The whole existential thinking-philosophizing of Sartre arises from the conviction and the argument that there is no human nature; that is, Sartre’s existentialism in its entirety is grounded in a denial of the existence of something that might be called human nature.
For Sartre, there is no fixed, pre-determined, unchanging, necessary, stable, and already decided universal essence or nature joining together all human beings and hence confining them to specific pre-established and pre-decided ways of being or ways of existing in the world.
Sartre’s denial of the existence of human nature is grounded in how he thinks towards, problematizes, and responds to the traditional distinction between the notions of essence and existence, that is, between the whatness of the thing and the mere existence of that thing in the world.
Sartre rejects the view, holding sway and shaping philosophy since Plato, that there exist unchanging, fixed, stable, pre-determined, necessary, and universal essences or natures that precede and therefore determine, decide, establish, and govern the accidental and fleeting existence of the things in the world.
For Sartre, terms such as “essence” and “nature” are problematic because they distort and fail to comprehend the being of the human being, that is, the being of the for-itself.

Data shown
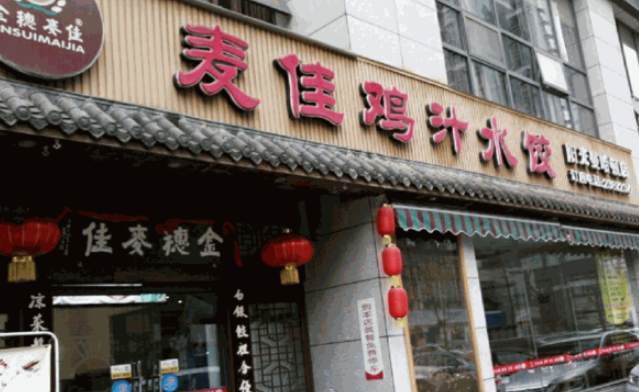麦佳鸡汁水饺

What to produce
Copy out the full passage on Sartre's denial of human nature word for word. Work only from the passage on Sartre and human nature.

Solved exercise
The whole existential thinking-philosophizing of Sartre arises from the conviction and the argument that there is no human nature; that is, Sartre’s existentialism in its entirety is grounded in a denial of the existence of something that might be called human nature.
For Sartre, there is no fixed, pre-determined, unchanging, necessary, stable, and already decided universal essence or nature joining together all human beings and hence confining them to specific pre-established and pre-decided ways of being or ways of existing in the world.
Sartre’s denial of the existence of human nature is grounded in how he thinks towards, problematizes, and responds to the traditional distinction between the notions of essence and existence, that is, between the whatness of the thing and the mere existence of that thing in the world.
Sartre rejects the view, holding sway and shaping philosophy since Plato, that there exist unchanging, fixed, stable, pre-determined, necessary, and universal essences or natures that precede and therefore determine, decide, establish, and govern the accidental and fleeting existence of the things in the world.
For Sartre, terms such as “essence” and “nature” are problematic because they distort and fail to comprehend the being of the human being, that is, the being of the for-itself.